Un grupo de médicos, dice Jill Neimark en Discover Magazine, ha diseñado un ensayo clínico con el tratamiento para comprobar su utilidad, esperando la aprobación respectiva.

Colleen Kelly, gastroenterólogo, quien ayuda a diseñar la prueba clínica, usó el procedimiento por primera vez en 2008 en una paciente debilitada por 6 meses de severa colitis. Luego de recibir el aporte de su novio, se curó. A la fecha ha efectuado 72 trasplantes de materia fecal.

El interés en el tema se ha renovado dado que las infecciones por C. difficile se triplicaron en la última década.

Pese a las evidencias, no muchos médicos realizan el trasplante, quizás esperando estudios más amplios y la disponibilidad en las instituciones de técnicas para analizar el microbioma.

El trasplante fecal sí sirve

No suena agradable, pero es una alternativa que se comienza a explorar: el trasplante de materia fecal.

Es de andar con las heces de otro… tampoco, pero si se trata de mejorar la salud… tal vez.

El trasplante de materia fecal a través de la colonoscopia es un tratamiento efectivo para la infección recurrente por Clostridium difficile, de acuerdo con un estudio publicado en Gastroenterology, el órgano oficial de la American Gastroenterological Association.

Además, se dijo, la tasa de mortalidad en el estudio no parece ser mayor que en algunas series reportadas previamente, lo que sugiere que esta clase de trasplante en sí sería un procedimiento seguro.

Esa enfermedad es una causa común de diarrea adquirida en comunidad o en hospital, presentándose usualmente tras la exposición a los antibióticos.

Las Clostridia son bacterias móviles que están en la naturaleza en todo el planeta, en especial en la tierra.
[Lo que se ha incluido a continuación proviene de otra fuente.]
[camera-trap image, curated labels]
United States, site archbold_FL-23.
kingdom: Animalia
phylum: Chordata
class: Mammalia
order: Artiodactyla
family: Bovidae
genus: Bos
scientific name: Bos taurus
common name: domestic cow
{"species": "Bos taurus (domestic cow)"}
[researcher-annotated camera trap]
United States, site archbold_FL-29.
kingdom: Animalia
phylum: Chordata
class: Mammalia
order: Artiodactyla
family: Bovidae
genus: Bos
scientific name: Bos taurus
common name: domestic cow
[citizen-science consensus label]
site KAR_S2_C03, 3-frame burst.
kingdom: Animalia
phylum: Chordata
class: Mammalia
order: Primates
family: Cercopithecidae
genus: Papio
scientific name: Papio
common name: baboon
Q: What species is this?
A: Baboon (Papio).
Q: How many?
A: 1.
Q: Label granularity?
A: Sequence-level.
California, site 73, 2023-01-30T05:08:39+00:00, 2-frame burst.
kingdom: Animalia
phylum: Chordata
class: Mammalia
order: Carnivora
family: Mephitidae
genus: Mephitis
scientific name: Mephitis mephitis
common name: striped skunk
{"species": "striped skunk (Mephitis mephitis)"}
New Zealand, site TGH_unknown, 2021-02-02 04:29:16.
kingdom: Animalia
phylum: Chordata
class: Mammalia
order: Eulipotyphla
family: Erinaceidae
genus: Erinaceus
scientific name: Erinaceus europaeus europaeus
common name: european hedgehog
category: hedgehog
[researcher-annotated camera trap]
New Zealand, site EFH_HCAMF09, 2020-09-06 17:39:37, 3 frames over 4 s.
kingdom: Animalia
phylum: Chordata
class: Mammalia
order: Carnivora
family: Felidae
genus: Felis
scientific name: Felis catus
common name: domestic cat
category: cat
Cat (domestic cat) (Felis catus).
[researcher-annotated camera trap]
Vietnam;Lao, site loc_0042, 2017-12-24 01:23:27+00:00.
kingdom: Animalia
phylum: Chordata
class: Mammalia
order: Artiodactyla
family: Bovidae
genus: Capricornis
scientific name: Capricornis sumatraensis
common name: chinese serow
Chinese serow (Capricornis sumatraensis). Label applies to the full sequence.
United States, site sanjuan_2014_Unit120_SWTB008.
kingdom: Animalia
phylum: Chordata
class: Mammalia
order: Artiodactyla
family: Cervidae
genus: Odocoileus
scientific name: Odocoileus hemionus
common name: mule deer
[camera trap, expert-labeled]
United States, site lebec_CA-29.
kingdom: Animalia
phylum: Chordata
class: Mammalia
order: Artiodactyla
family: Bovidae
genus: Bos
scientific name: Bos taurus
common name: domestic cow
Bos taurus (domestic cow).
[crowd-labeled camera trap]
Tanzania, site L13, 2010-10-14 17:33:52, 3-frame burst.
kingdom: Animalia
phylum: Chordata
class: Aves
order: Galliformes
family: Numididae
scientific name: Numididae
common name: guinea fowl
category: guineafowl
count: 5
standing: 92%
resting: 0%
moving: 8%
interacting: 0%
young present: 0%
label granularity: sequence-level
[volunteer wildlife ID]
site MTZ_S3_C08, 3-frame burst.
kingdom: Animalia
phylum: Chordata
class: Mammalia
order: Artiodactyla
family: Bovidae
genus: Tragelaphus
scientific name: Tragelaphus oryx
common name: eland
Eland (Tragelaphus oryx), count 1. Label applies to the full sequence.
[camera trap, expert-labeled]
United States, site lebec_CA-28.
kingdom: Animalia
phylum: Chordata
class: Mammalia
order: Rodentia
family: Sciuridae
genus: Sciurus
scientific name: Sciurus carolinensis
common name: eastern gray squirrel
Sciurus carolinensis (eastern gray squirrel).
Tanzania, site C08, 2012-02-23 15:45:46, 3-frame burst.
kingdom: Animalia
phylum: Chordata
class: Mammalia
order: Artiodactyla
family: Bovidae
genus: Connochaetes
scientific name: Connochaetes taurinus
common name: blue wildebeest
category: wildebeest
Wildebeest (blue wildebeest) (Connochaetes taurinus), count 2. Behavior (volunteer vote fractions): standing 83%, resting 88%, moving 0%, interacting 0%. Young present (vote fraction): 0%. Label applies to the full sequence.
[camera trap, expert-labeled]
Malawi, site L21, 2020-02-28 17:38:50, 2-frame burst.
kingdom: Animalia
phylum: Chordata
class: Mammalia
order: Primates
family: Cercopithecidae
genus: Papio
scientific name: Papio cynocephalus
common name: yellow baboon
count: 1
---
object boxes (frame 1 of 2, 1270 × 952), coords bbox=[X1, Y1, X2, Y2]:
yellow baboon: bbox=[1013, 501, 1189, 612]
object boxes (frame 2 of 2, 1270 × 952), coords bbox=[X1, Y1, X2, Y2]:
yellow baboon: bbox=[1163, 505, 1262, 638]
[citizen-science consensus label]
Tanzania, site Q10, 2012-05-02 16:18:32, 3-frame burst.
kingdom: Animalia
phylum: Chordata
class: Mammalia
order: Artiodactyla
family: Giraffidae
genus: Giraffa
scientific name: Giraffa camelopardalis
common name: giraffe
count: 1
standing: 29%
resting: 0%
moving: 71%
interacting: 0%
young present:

La C. difficile es una bacteria comensal del intestino humano en una minoría de la población.

“Nuestros resultados sugieren que el trasplante fecal es mucho mejor que cualquier otro tratamiento para la ifnección recurrente por C. difficile”, dijo Eero Mattila, del Helsinki University Central Hospital (Finlandia) y líder del estudio. “Aunque este trasplante no es fácil de hacer y tiene sus riesgos potenciales, es una opción efectiva”.

En la investigación, un grupo de investigadores revisó los registros de 70 pacientes de 5 hospitales con infección recurrente que habían recibido trasplante fecal mediante colonoscopia. Las heces donadas se habían homogeneizado antes del trasplante , que se practicó por colonoscopia infundiendo las heces frescas de donante en el cecum (la primera porción del intestino grueso). Durante las 12 primeras semanas tras el trasplante, los síntomas se aliviaron en todos quienes no tenían la peligrosa cepa 027 de C. difficile. De los 36 con esta cepa, 89% tuvo respuesta favorable. Y tras las 12 semanas iniciales de seguimiento y hasta el año no hubo eventos adversos relacionados con el trasplante fecal.

En los últimos años, la infección por C. difficile se ha tornado más común, más severa y más resistente al tratamiento estándar y más proclive a renacer.

El tratamiento actual con antibióticos es óptimo y tiene eficacia limitada, permitiendo una recurrencia de hasta un 50%. Sin embargo, hay nuevos tratamientos en el dispensario médico que se convierten también en alternativas.